To start off with, please see my update which is now very generic (except the untested vectors):

https://github.com/philippeb8/cache_alloc/blob/main/README.md


On 7/25/21 1:18 PM, Jason McKesson wrote:

"fixed size number of contiguous elements" is not "exactly" like "each
new array block being larger than the previous". It's quite the
opposite in fact. A stack is not a queue; it only grows and shrinks in
one direction. As such, if each new block is bigger than the previous
block, you'll have that many fewer allocations to make.

For example, let's say a stack needs eventually 1000 elements. You
could have a "page" size of 100, and have 10 "pages". Or, you could
have an initial size of 10, and just double it each allocation. So you
start off with a block of 10 elements, then a block of 20, then 40,
etc. How many allocations do you need to cover 1000 elements? Just six
allocations (and you can even go up to 1270 without needing a new
allocation).

Six is less than 10. Exponential is better than linear.


Sorry I read that part quickly and you're right but my goal is to make these linear allocations negligible to the overall operation but you're probably right on this. Let me check it out and see if there's a big difference.


Also, what you've said doesn't really make sense, because the
*container* needs to know this is happening. The pointers between
blocks *cannot* be internal to the allocator; the container needs to
know that they are there and make use of them. When you pop the last
element of a block off of the container, the *container* is the one
that needs to chase down the pointer to the next/previous block. That
requires that the container knows that those pointers exist and how to
access them. Therefore, they *cannot* be internal to the allocator.

Again, this is why you should have started with the container, not the
allocator. You would have quickly seen that the container would be
unable to use any other allocator type. In which case your container
and allocator are really just the same class.

Yeah again I rewrote everything now and the allocator is very generic.



      
The lion's share of the performance benefits will come from having
such a container type, not from playing around with its allocator.

Also I know a stack knows it's a stack but the way things are abstracted currently, the same generic allocator is used for all container types. So if we specialize the allocator for FIFO / LIFO operations then everything will be maximized optimally.
The only thing the allocator could help with in such a stack is to
hold on to a list of *deallocated* blocks instead of returning them to
the heap immediately. That's maybe nice if you're pushing and popping
a *lot* of elements into and outof the stack.

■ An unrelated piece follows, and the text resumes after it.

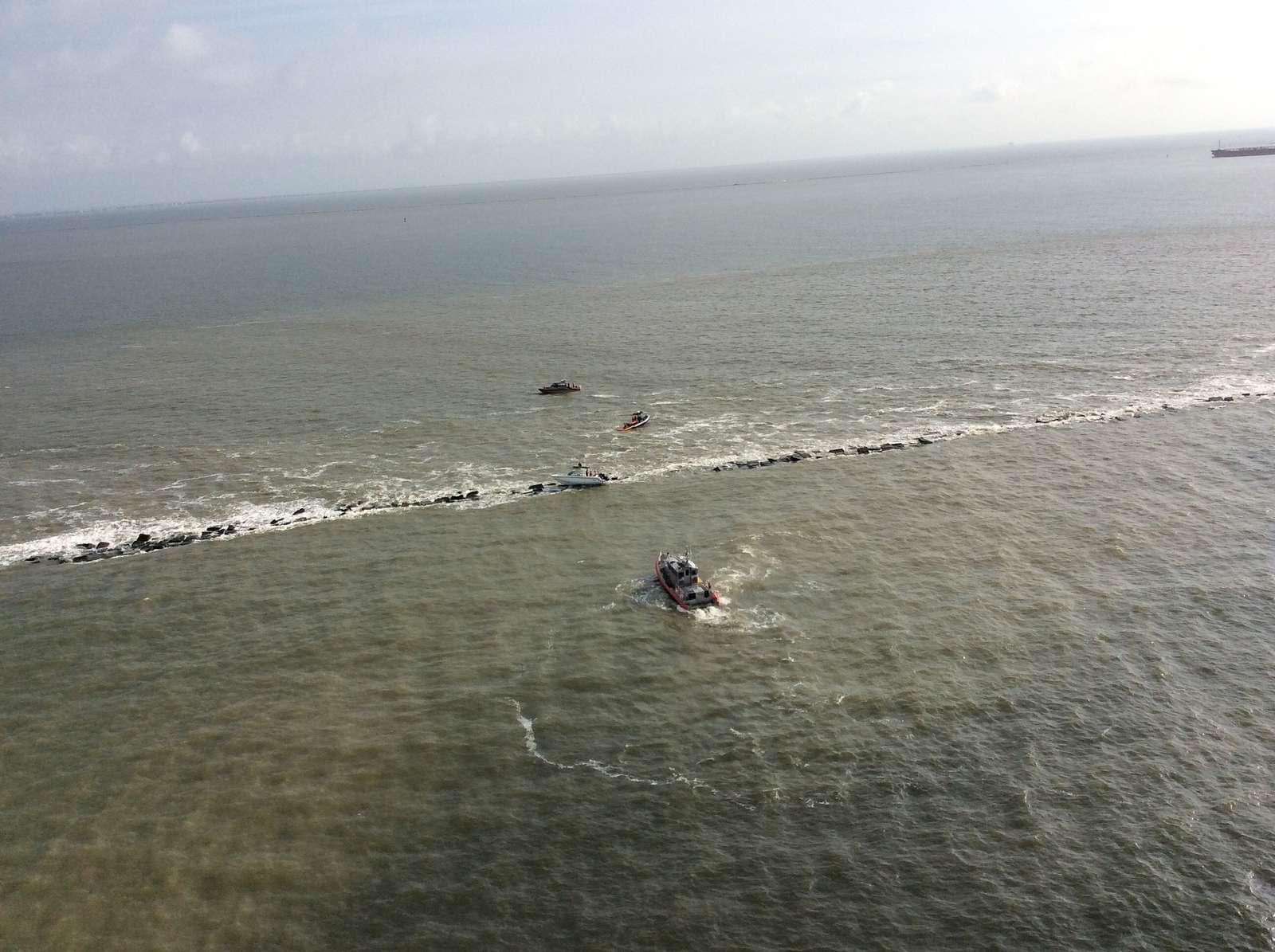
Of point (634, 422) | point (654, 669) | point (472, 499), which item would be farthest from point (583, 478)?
point (654, 669)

But such an allocator doesn't even need to know about "blocks". It
just needs to know to hold onto previous allocations instead of
returning them to the heap. It therefore only needs to know about the
allocations themselves.

And even in this event, your implementation is needlessly bulky, with
an external `std::list` instead of storing pointers to the next free
allocation in the freed blocks themselves. If freeing memory requires
heap *allocation*, you're doing your memory allocation wrong.

There is no heap allocation on deletions.



Maybe you could spend some time workshopping ideas on your own before
bringing them up here for review by others. It'd be nice if we had
more fully-formed, well-researched ideas.

You're really supposed to run the executable once, benchmark it with BOOST_BENCHMARK, and adjust the buffers on the need basis. You then create a release version.